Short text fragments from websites

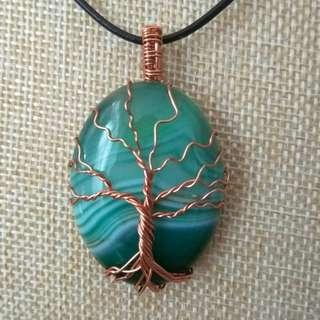 🚚 Tree of Life Agate Copper Wire Wrapped Gemstones Pendant Necklace, Unisex Pendant, Gift for Couples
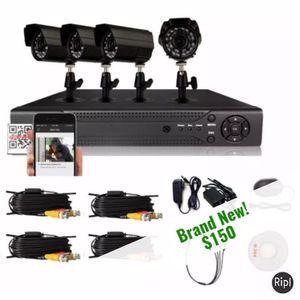 Home security cameras for Sale in Dallas, TX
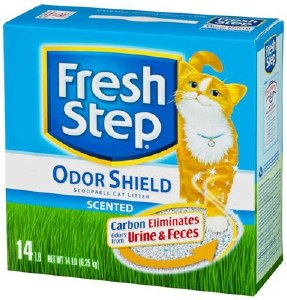 Fresh Step Cat Litter Scoop14#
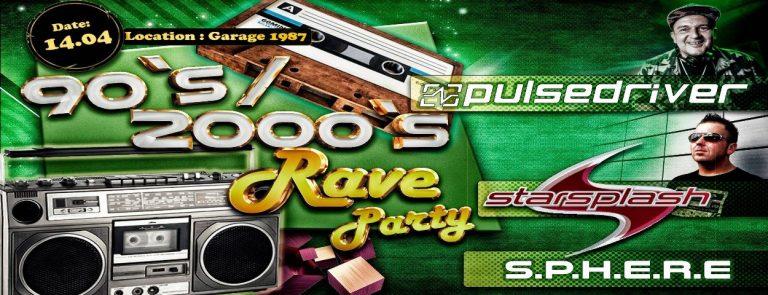 90s / 2000er Rave – BTTR (14.04.2018)
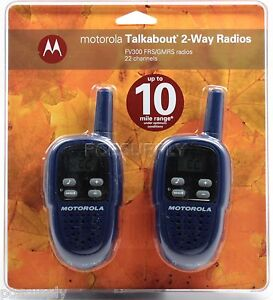 BRAND NEW Motorola FV300 2-Way Radio Walkie Talkies 10-Mile Range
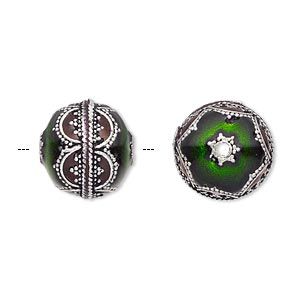 Bead, Enamel Antique Silver-plated Brass, Transparent Red Green, 14mm Beaded Round. Sold Individually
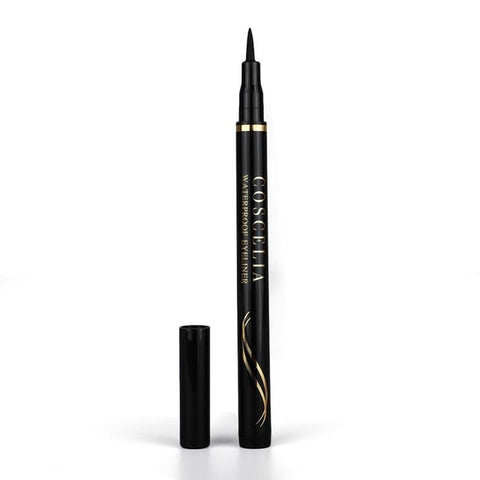 COSCELIA Black Eyeliner Waterproof Pencil For Eye Long-lasting Eye Pencil Makeup Tools Eyeliner Eyes Make Up Tools Cosmetic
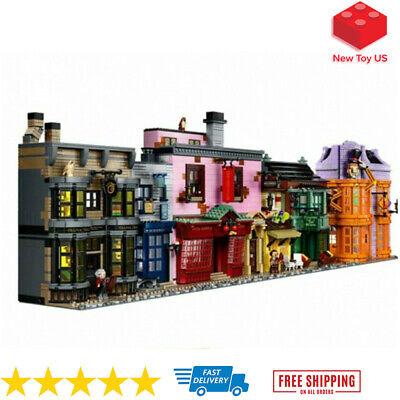 Harry Potter: Diagon Alley Building Blocks 5544pcs Bricks Toys
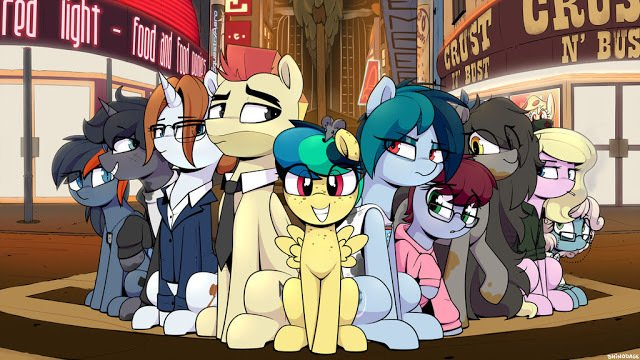 New Post: Discussion: What is Your Favorite Pony Subverse? (I.E.: Fallout Equestria)   http:// bit.ly/2QgPSCK  &nbsp;   #brony #mlp #Mylittlepony<br>http://pic.twitter.com/GQO8wqBEGs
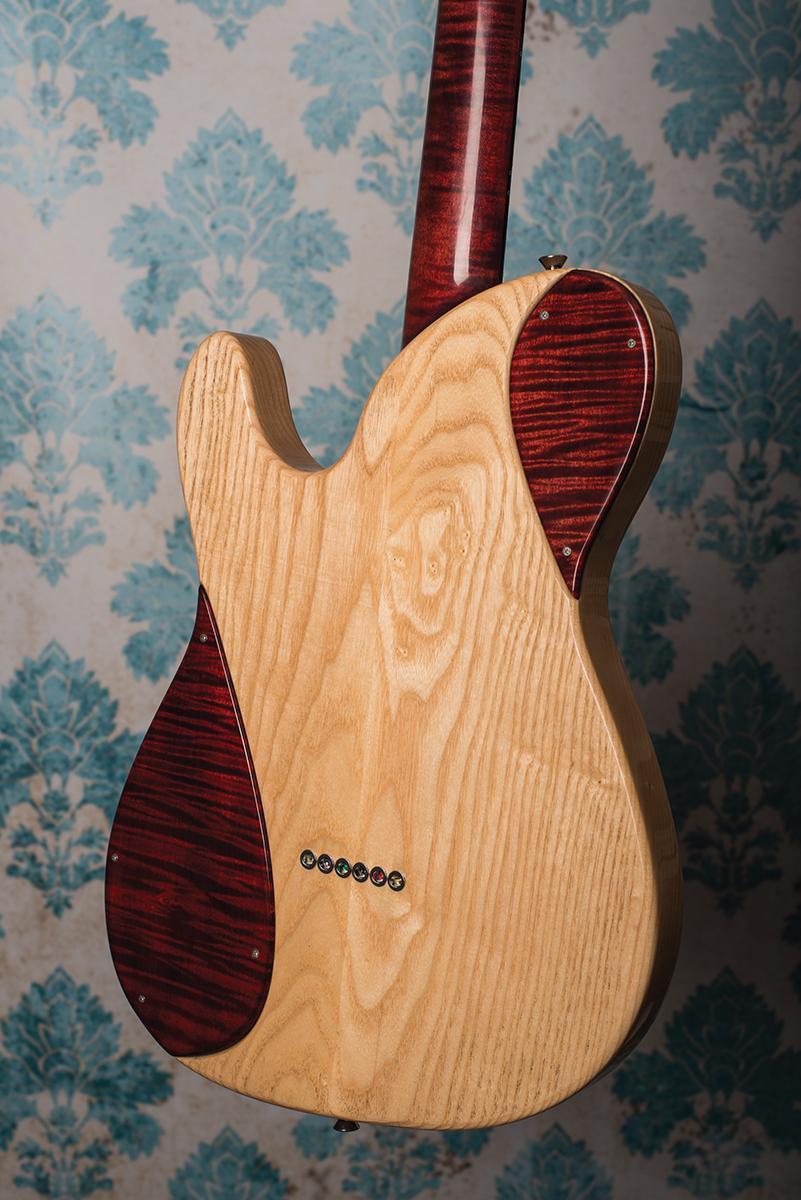 guitar-bass-january-gear-22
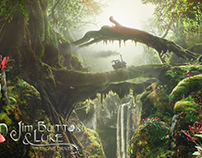 Jim Button - Matte Painting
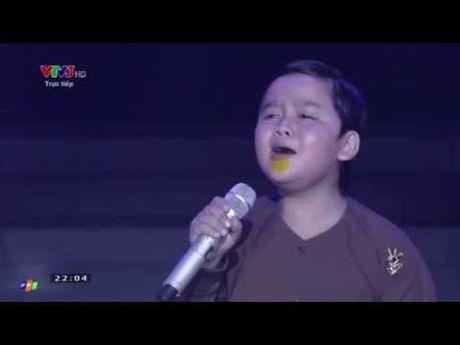 Thuy Binh The Voice Kids: Ai cung run nhung con chang thay run! - Anh 1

__Aim of the exercise__.
Output, exactly and without pictures, the lines above that run from the one containing "Home security cameras for Sale in Dallas, TX" through the last line of the entries, inclusive.

__Written solution__.
 Home security cameras for Sale in Dallas, TX
 Fresh Step Cat Litter Scoop14#
 90s / 2000er Rave – BTTR (14.04.2018)
 BRAND NEW Motorola FV300 2-Way Radio Walkie Talkies 10-Mile Range
 Bead, Enamel Antique Silver-plated Brass, Transparent Red Green, 14mm Beaded Round. Sold Individually
 COSCELIA Black Eyeliner Waterproof Pencil For Eye Long-lasting Eye Pencil Makeup Tools Eyeliner Eyes Make Up Tools Cosmetic
 Harry Potter: Diagon Alley Building Blocks 5544pcs Bricks Toys
 New Post: Discussion: What is Your Favorite Pony Subverse? (I.E.: Fallout Equestria)   http:// bit.ly/2QgPSCK  &nbsp;   #brony #mlp #Mylittlepony<br>http://pic.twitter.com/GQO8wqBEGs
 guitar-bass-january-gear-22
 Jim Button - Matte Painting
 Thuy Binh The Voice Kids: Ai cung run nhung con chang thay run! - Anh 1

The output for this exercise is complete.